Replacing the lead of other video games got me thinking about how brilliant a game where you play as Toad hunting down the villainous Mario brothers across the Mushroom Kingdom would be. Of course, the attachment to Mercer isn’t quite there, and even if you did like the guy in the first game, he’s such a punk this time around, all you ever want to do is ensure his demise.
While many games these days are certainly gorgeous, Prototype 2 is no different. I always complain about how New York City looks on-screen, however; I’m very pleased with its representation this time around. The city is broken into “Zones”, with the game opening in the Yellow Zone (some Infected and viral activity), then moving to the Green Zone (where Matt Damon and Greg Kinnear live), until finally ending up in the Red Zone (which has that recently Cloverfield-ed look to it, complete with skyscrapers bisected, with the upper portions leaning into the neighboring building). New York truly looks like New York, in the same way that Liberty City looked like New York, as well.

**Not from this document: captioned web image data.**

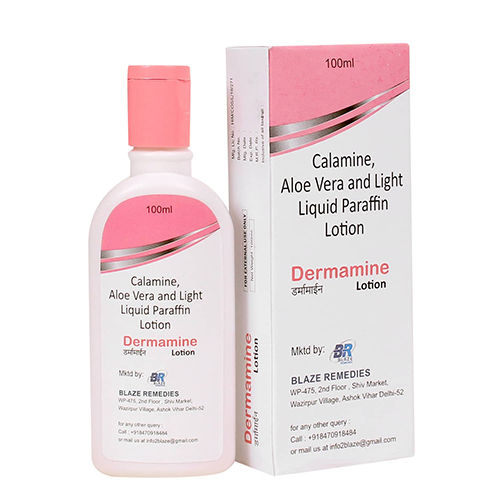 100ml Calamine Aloe Vera And Light Liquid Paraffin Lotion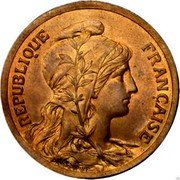France 10 Centimes (Essai by Dupuis. No date) DANIEL DUPUIS RÉPUBLIQUE FRANÇAISE coin obverse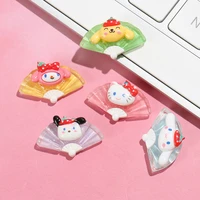 6pcs cartoon sanrio patch cinnamoroll hello kittys cute beauty anime kawaii diy material resin accessories toys for girls gift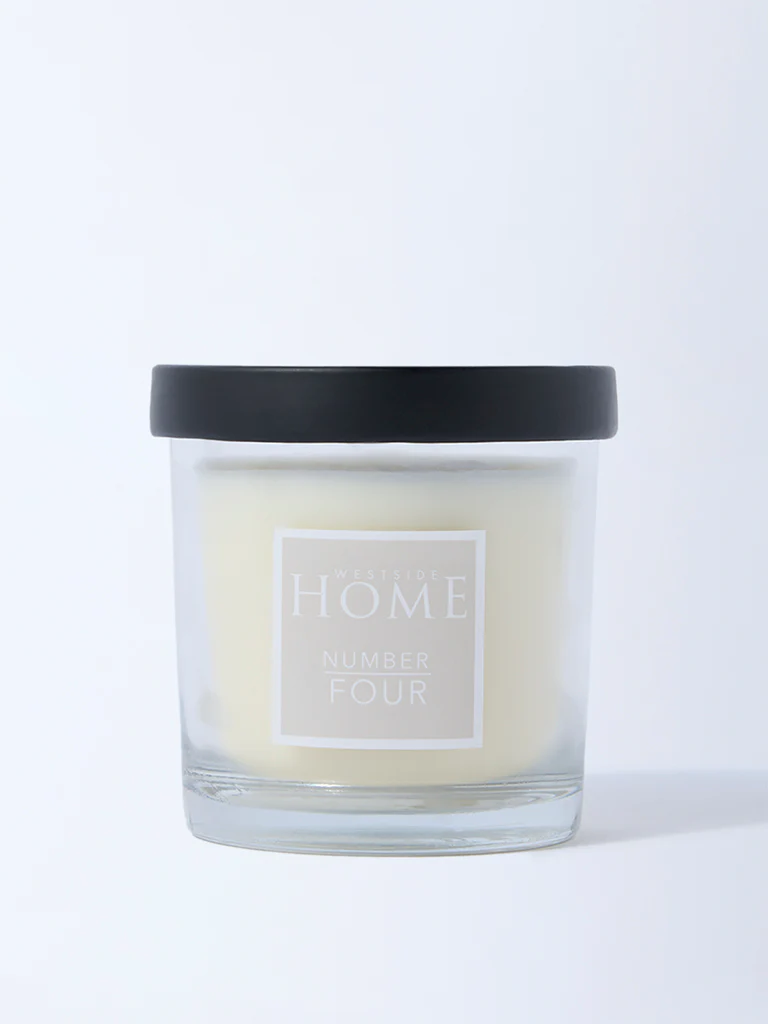 Westside Home Clear Lava Rock Scented Glass Candle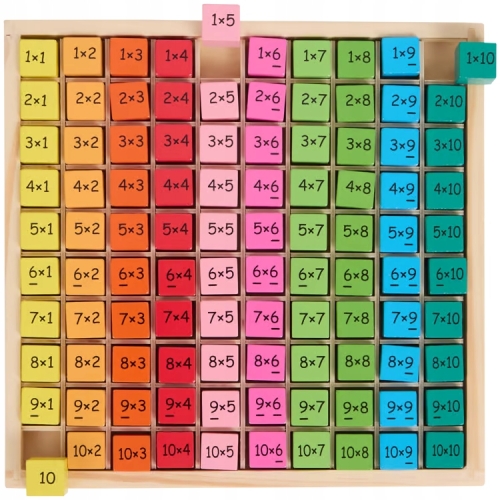 Gra planszowa Tabliczka Matematyczna Mnożenie Kalkulator Mini Matters Wood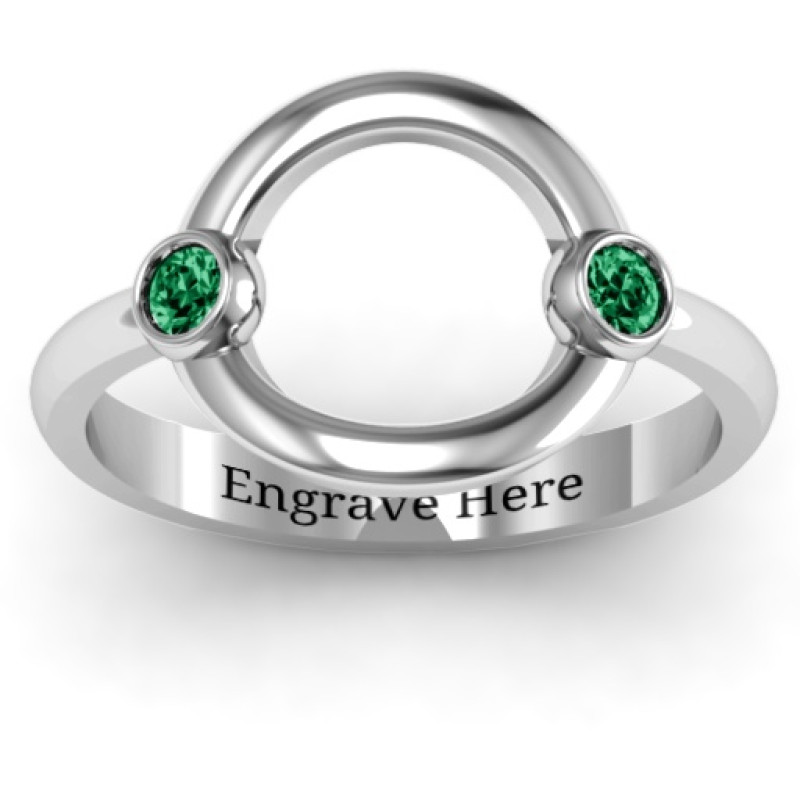 Double Stone Karma Ring Double Stone Karma Ring product view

Representations of Central Park, Madison Square Garden and Chinatown are all relatively faithful. I say “relatively” because there hasn’t been a monumentally-horrific viral outbreak in NYC in my years on this planet, so, I have no frame of reference. There’s some 9/11 imagery, as well, with buildings in ruin, portions of floors annihilated by defeated Hydras (imagine the sand worms from Beetlejuice only five times larger and throwing chunks of street at you) are all over the place, and Blackwatch patrols the city with an iron fist.
It reminded me quite a bit of traveling into Manhattan in those post-9/11 months and seeing what I imagine were entire platoons of soldiers carrying all matter of heavy weaponry around the city. The idea is that art imitates life, right? It’s easy to see where Radical could have gotten some of their concepts from.
As is usually the kiss of death with open world games, unless you’re an Achievement/Trophy whore, you probably won’t be revisiting Prototype 2’s NYZ any time soon. The game, however; is lengthy and provides all forms of side missions and activities for you to enjoy. Upon completion, you can roam around the city, taking care of these side missions, exploring, etc. In the end, unless you want to play on a harder difficulty (put it on the hardest setting and tell me how you regret fighting Mercer later), going through the game once is enough.
Prototype 2 is, without a doubt, my favorite Triple-A title of 2012 thus far. It’s got all the carnage candy you could possibly want, with plenty more to go around, as well as a great lead character who can stand beside Jimmy Hopkins and John Marston as one of the best heroes in an open world title, of any generation. The story features multiple twists and turns, as well as a city that just begs to be explored. Passing on Prototype 2 would be a very poor decision.